Short-Handed UCLA Beats Cal Again on Track

Times Staff Writer

Henry Thomas, UCLA’s outstanding freshman sprinter, didn’t score a point. Neither did weightmen John Frazier and Jim Banich, who didn’t compete.

Nevertheless, UCLA’s track team defeated California, 90 1/2 to 72 1/2, Saturday at Drake Stadium on a day that was more suited to Oregon’s Ducks.

Athletes competed in a drizzle for most of the meet, until the rain got serious near the end of the day.

“Since we’re not going to Oregon this year, we wanted to test ourselves in Oregon weather,” UCLA track Coach Bob Larsen said.


It was UCLA’s 18th straight dual-meet victory, and it’s likely that Larsen has the best dual meet team in the country, although Washington State Coach John Chaplin would take exception. The schools can’t settle the issue because they don’t meet this year.

Thomas has a sore right foot and, after running the anchor leg in the 400-meter relay--an event that Cal won in a mild upset--he was scratched from the 100, 200 and 1,600-meter relay.

He’ll be inactive for the next two weeks, at least, as a precautionary measure.

Frazier, a senior, was held out of the meet because there is a question concerning his eligibility pending an interpretation of NCAA rules.


As a redshirt athlete in 1984, Frazier competed unattached in some collegiate meets. Larsen said an NCAA rule once allowed for a redshirt to compete, but there was a subsequent new interpretation of the rule and he was unaware of it.
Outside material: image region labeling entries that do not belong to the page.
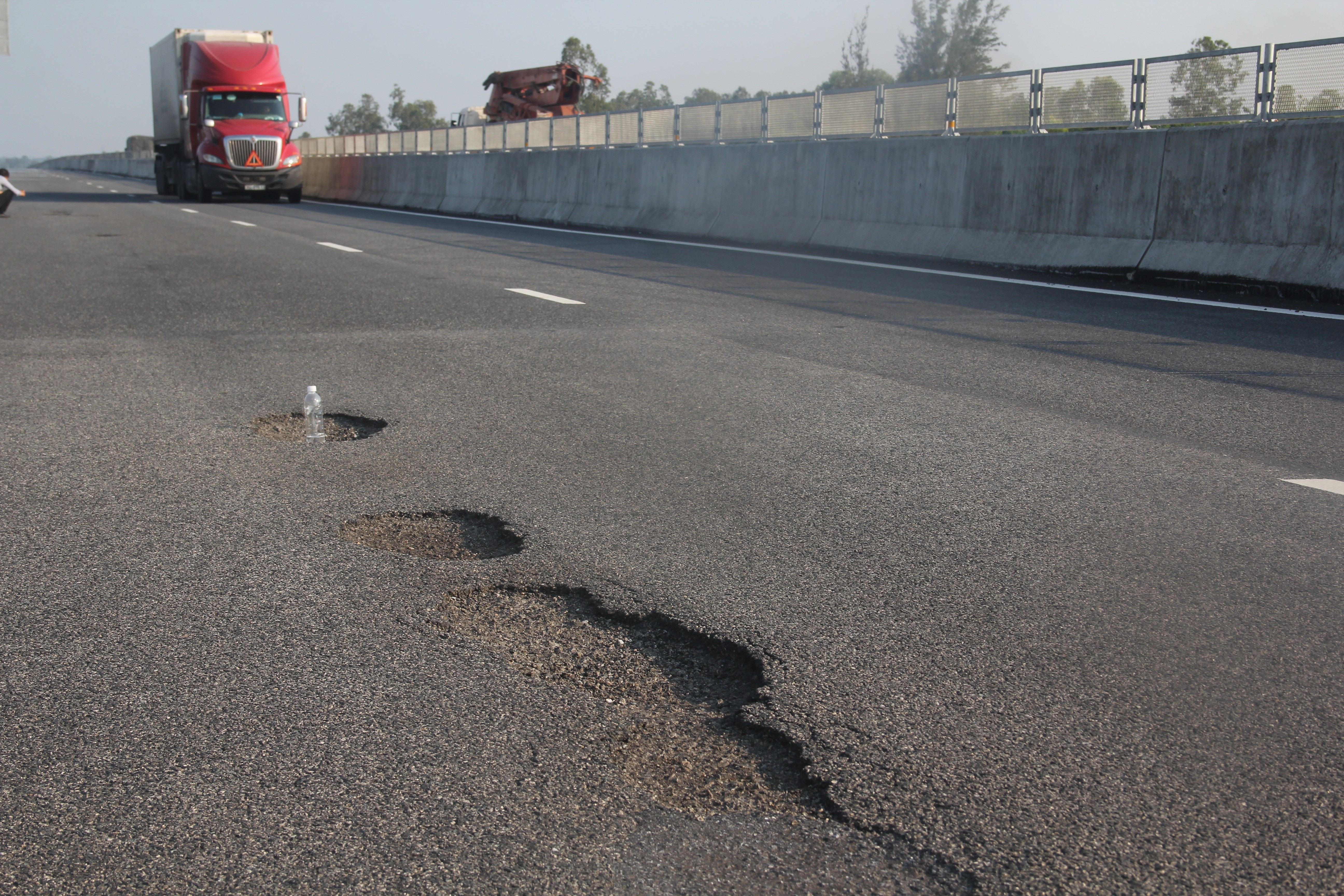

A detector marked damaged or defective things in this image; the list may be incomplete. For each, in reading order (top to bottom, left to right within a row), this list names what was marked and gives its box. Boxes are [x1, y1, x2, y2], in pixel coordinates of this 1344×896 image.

rusty machinery [481, 63, 602, 121]
rusty excavator arm [481, 64, 602, 121]
pothole [253, 411, 390, 443]
small pothole [253, 411, 390, 443]
large pothole [253, 411, 390, 443]
pothole [339, 510, 521, 561]
small pothole [339, 510, 521, 561]
large pothole [339, 510, 521, 561]
pothole [430, 586, 828, 817]
large pothole [430, 586, 828, 817]
small pothole [430, 586, 828, 822]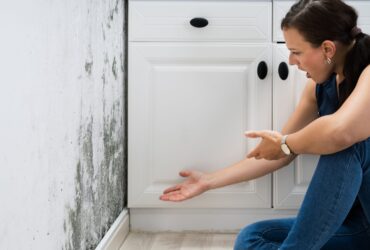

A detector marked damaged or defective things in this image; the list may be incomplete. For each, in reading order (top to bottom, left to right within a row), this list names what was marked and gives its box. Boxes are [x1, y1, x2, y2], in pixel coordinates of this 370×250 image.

“We’ve asked for a clarification of the rule, but the NCAA officers don’t meet until Thursday, and that’s why we held John out of the meet,” Larsen said. “I’m optimistic that he’ll retain his eligibility because we have some excellent people working on this at the UCLA, Pacific 10 and NCAA level.”

Banich was inactive due to a groin injury. Frazier and Banich figured to go 1-2 in the shotput; Banich was favored to win the discus, and Frazier was expected to score in the hammer throw.

Even without their points, the Bruins beat what is regarded as a strong California team--one that was hopeful of beating UCLA for the first time since 1968.

The Bears suprised the Bruins by winning the opening track event, the 400-meter relay. Sloppy baton passing on the second and third legs by UCLA gave Cal’s Atlee Mahorn a 1 1/2-yard lead over Thomas on the anchor leg, and he held that advantage to the finish.

Cal’s time of 39.43 seconds was the second fastest in the school’s history.

“I thought we had to win the 400 relay (to win the meet),” Larsen said. “At that point, it was a tight situation. But the turnaround came when Mark Junkermann won the 1,500.”

Junkermann went wire to wire to win, beating favored Jay Marden of Cal with a personal best of 3:42.7.


Marden was a double winner, in the 1,500 and the 5,000, against the Bruins last year.

The Bruins also got an unexpected lift in the high jump and long jump.

“If I had to single out any one key it would be those events,” Cal Coach Erv Hunt said. “They outscored us, 17-1. I don’t know how to explain that. If someone had told me that the high jump would be 9-0, I would have thought we would have had the 9.”

Cal had a slim chance, though, of winning the meet with two events left, the 5,000 and 1,600-meter relay. But the Bruins needed only one point from the 5,000 to clinch the meet, and they got it easily as Jon Butler and Joe Nitti finished second and third, respectively, behind Marden.

There were some creditable performances on a day that was hardly ideal for track, namely:

--UCLA’s Danny Everett was an impressive winner in the 400 with a lifetime best time of 45.49 seconds. Everett also came back to run down Mahorn in the stretch of the 1,600 relay. UCLA’s winning time was 3:07.72.

--Versatile Mike Powell was a busy and effective performer for the Bruins. He won the long jump at 25-10, was second in the high jump at 7-1 and was third in the 100. He was also entered in the triple jump but passed on some of his jumps when it was apparent that UCLA would win the meet.

Track Notes


UCLA recorded four personal best marks. In addition to those by Mark Junkermann and Danny Everett, Chris Sweeney won the shotput at 59-10 1/2, and John Stanich finished strongly to win the 800 in 1:49.39 . . . Cal’s Atlee Mahorn, a freshman from Toronto, was a double sprint winner. He barely held off UCLA’s Mike Marsh to win the 100 in a hand-timed 10.3 and came back to win the 200 in 20.8 . . . UCLA Coach Bob Larsen said Junkermann’s 1,500 win picked up the rest of the team. “Fortunately, we have some depth, along with talented people,” he said . . . UCLA’s Kevin Young was also a versatile performer. He was second in the long jump, the 110-meter high hurdles and the 400 intermediate hurdles.